On a simple plate element model, the frequency of the first mode increases drastically when reducing the mesh size. The results with Simulation Mechanical 2014 SP1 are as follows:
Mode Mesh Size
0.5 0.1 0.05 0.03 mm
1 12.7 266 778 1990 Hz
2 17.6 18.2 18.3 18.3 kHz
3 35.9 36.7 36.9 36.9 kHz
4 37.2 38.4 38.6 38.7 kHz
5 39.4 41.0 41.3 41.4 kHz
I suspect a software bug. Any suggestions?
Hello Wolfgang,
I'm sorry to learn that you are experiencing unusual first mode results while using a finer mesh. Perhaps this issue could be addressed more directly by creating a case from within the Autodesk Subscription Center? That way your model can be collected and we can discuss the details more clearly.
Hi Pat,
Since my initial post, I did the following:
- analysed the model with a different FEA software and found that it did not result in the low frequency mode, but agrees with modes at 18,36,38 kHz
- analysed the Simulation Mechanical model with different plate element formulations and found that the low frequency mode occurs only for the Veubeke formulation, using any of the others resulted in only the modes at higher frequencies.
I'm now sure that there is a bug. I will send you the model. Please try to replicate my findingas and confirm.
Hello Wolfgang,
You and I had a conversation about this issue, so my post is for the benefit of others.
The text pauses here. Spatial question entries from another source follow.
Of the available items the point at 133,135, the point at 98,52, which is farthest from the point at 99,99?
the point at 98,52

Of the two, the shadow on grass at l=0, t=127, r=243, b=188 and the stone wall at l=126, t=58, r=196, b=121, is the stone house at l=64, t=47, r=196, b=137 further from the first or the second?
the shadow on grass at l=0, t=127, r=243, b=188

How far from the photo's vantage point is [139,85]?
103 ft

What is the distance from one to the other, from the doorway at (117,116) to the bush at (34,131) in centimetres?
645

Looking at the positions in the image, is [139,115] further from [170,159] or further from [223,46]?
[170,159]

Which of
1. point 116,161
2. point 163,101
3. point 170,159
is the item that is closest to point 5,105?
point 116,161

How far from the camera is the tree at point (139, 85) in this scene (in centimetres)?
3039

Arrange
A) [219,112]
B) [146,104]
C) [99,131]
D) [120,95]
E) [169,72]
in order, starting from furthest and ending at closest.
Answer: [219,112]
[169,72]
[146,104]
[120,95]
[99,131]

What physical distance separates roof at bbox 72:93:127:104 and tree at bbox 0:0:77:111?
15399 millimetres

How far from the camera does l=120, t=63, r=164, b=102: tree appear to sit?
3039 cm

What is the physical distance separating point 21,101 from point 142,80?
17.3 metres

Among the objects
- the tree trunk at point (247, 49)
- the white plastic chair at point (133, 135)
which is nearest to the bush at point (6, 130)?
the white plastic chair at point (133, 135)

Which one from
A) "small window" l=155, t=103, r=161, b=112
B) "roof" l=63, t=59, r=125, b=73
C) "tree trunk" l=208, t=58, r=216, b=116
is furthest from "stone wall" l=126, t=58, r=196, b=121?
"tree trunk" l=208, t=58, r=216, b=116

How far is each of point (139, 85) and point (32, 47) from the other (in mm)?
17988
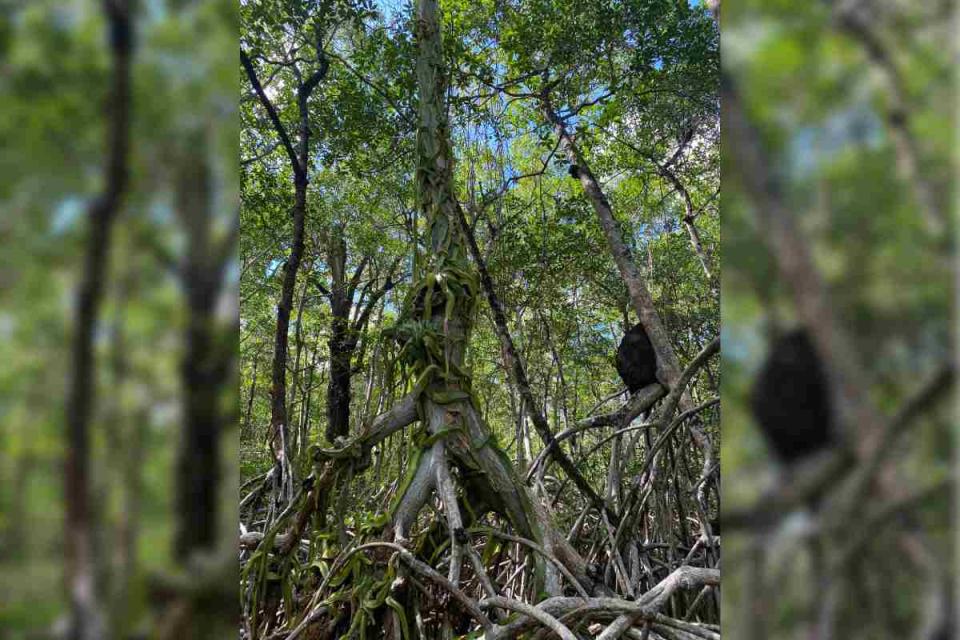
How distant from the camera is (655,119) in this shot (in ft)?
12.0

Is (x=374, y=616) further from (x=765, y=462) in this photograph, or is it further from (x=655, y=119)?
(x=655, y=119)

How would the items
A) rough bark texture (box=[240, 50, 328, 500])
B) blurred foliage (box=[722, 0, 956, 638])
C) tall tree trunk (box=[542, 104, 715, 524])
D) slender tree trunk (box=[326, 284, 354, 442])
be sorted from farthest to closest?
slender tree trunk (box=[326, 284, 354, 442]) < rough bark texture (box=[240, 50, 328, 500]) < tall tree trunk (box=[542, 104, 715, 524]) < blurred foliage (box=[722, 0, 956, 638])

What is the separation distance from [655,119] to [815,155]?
3.77m

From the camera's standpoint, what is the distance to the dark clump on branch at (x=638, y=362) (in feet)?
7.30

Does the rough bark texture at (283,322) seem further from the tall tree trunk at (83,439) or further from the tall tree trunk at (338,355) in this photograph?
the tall tree trunk at (83,439)

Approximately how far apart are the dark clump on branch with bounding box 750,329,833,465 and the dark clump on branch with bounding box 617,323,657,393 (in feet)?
6.95

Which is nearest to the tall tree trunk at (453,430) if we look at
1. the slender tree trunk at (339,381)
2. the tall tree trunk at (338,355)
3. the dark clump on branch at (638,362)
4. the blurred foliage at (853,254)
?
the dark clump on branch at (638,362)

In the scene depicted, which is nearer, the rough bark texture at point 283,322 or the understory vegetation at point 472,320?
the understory vegetation at point 472,320

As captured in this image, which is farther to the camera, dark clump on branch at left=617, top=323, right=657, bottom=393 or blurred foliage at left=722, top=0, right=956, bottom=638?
dark clump on branch at left=617, top=323, right=657, bottom=393

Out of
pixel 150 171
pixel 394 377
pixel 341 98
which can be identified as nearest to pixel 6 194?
pixel 150 171

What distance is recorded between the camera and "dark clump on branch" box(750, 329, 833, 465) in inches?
5.4

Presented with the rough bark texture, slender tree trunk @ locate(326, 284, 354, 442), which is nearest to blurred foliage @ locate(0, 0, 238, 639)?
the rough bark texture

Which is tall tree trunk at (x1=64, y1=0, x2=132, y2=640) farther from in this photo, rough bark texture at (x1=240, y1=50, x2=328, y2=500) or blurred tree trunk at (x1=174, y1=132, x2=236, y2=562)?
rough bark texture at (x1=240, y1=50, x2=328, y2=500)

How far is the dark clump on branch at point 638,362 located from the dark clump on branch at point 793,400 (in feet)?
6.95
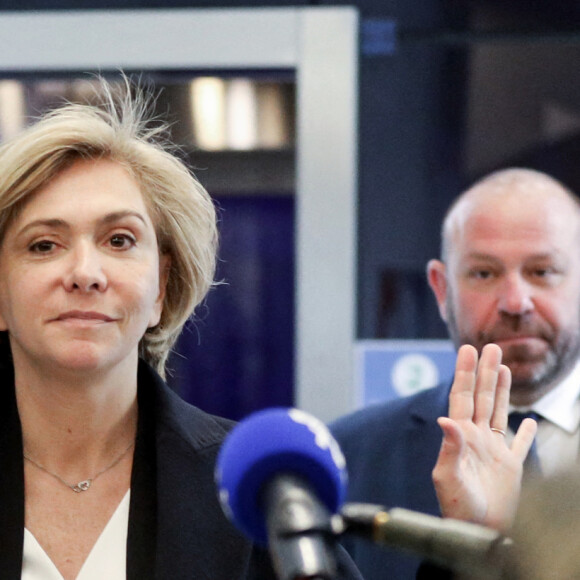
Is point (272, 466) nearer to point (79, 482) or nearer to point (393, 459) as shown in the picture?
point (79, 482)

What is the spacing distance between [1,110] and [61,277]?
1408 millimetres

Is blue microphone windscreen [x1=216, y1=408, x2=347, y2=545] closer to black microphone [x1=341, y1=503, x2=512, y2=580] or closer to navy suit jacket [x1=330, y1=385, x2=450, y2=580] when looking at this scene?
black microphone [x1=341, y1=503, x2=512, y2=580]

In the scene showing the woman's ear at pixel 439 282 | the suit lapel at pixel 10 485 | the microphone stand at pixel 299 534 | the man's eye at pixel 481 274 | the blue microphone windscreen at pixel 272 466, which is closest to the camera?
the microphone stand at pixel 299 534

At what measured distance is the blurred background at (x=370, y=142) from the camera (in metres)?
3.17

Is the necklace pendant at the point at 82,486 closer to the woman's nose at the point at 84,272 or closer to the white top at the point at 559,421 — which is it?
the woman's nose at the point at 84,272

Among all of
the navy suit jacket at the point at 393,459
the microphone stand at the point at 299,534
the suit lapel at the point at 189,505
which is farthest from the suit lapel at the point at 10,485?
the microphone stand at the point at 299,534

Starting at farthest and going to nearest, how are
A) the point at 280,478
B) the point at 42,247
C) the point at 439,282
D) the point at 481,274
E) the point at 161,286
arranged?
the point at 439,282
the point at 481,274
the point at 161,286
the point at 42,247
the point at 280,478

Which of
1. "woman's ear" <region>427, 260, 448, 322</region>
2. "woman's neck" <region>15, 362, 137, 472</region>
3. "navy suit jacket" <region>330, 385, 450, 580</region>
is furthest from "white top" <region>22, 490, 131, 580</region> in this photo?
"woman's ear" <region>427, 260, 448, 322</region>

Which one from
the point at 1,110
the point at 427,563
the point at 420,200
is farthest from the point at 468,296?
the point at 1,110

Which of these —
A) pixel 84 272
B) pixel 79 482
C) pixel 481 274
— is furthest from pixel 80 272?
pixel 481 274

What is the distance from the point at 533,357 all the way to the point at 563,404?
130 mm

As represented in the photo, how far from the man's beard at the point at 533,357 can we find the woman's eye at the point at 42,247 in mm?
1080

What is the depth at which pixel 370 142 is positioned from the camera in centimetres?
321

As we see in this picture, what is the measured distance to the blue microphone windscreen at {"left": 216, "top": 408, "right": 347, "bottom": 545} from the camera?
3.59 ft
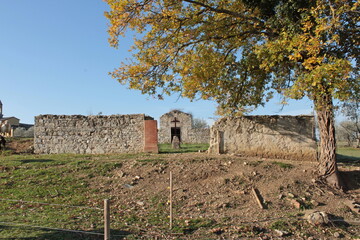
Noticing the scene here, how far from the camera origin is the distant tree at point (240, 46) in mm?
8594

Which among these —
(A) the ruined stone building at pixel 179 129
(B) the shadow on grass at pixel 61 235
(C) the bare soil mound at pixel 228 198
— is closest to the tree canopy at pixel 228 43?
(C) the bare soil mound at pixel 228 198

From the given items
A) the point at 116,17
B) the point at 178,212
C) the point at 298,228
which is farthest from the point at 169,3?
the point at 298,228

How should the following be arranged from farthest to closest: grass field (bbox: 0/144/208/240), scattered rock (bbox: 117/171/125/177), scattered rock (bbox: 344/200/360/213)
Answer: scattered rock (bbox: 117/171/125/177) < scattered rock (bbox: 344/200/360/213) < grass field (bbox: 0/144/208/240)

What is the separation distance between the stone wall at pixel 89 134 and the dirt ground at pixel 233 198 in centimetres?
454

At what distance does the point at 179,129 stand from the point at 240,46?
68.8 feet

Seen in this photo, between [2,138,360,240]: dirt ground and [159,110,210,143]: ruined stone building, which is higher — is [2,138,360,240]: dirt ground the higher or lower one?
the lower one

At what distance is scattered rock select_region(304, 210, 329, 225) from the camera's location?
7.11 m

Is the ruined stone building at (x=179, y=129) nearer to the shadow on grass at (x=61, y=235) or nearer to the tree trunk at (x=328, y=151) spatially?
the tree trunk at (x=328, y=151)

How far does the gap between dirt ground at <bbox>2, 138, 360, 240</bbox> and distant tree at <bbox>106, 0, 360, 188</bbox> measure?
128 centimetres

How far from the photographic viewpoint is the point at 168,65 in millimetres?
11023

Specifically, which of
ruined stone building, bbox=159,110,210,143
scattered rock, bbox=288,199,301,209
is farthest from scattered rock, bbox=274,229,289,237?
ruined stone building, bbox=159,110,210,143

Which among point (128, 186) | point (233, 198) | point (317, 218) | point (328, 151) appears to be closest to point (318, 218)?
point (317, 218)

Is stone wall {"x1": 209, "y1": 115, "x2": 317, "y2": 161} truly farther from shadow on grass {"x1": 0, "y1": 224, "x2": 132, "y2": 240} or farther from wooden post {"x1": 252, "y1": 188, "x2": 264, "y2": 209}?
shadow on grass {"x1": 0, "y1": 224, "x2": 132, "y2": 240}

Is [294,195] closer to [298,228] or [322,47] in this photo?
[298,228]
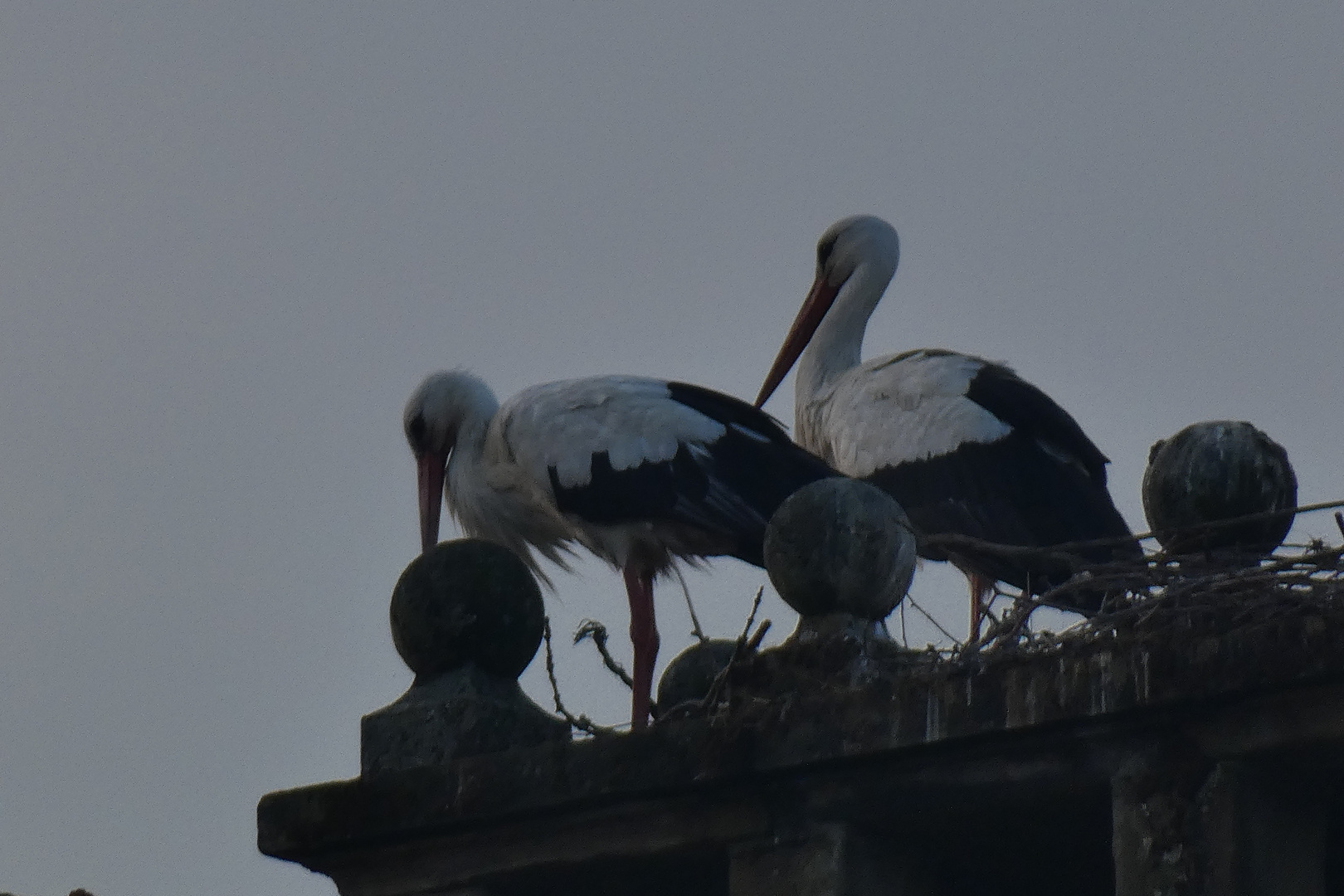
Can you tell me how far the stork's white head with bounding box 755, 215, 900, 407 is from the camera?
36.0 feet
For the plate model you provided, the first reported mode shape and frequency was not correct and in fact, the second mode shape and frequency reflected the actually first mode shape and frequency. The incorrect mode shape is obvious in its convoluted and inconsistent display. Using the other solver returns the error that the matrix was not positive or definite. You and I found the following work-arounds for this limitation:
Either of these changes produce believable results for the first mode. It seems the original problem is related to the large number of constrained plate element nodes for which the translational degrees of freedom are constrained, but the rotational degrees of freedom remain unconstrained. The Reduced Shear element formulation works because this formulation has a reduced order. The reason the sparse solver provided an incorrect result compared to the sub-space iteration solver is because the sparse solver "could" provide a solution whereas the subspace iteration solver could not. So, with the added ability to produce a result that the subspace solver solver could not also requires that operator must assess the results to ensure validity... as as you did.
Nonetheless, the details of this issue have been forwarded to development for further review and the known work-arounds are posted here for completeness.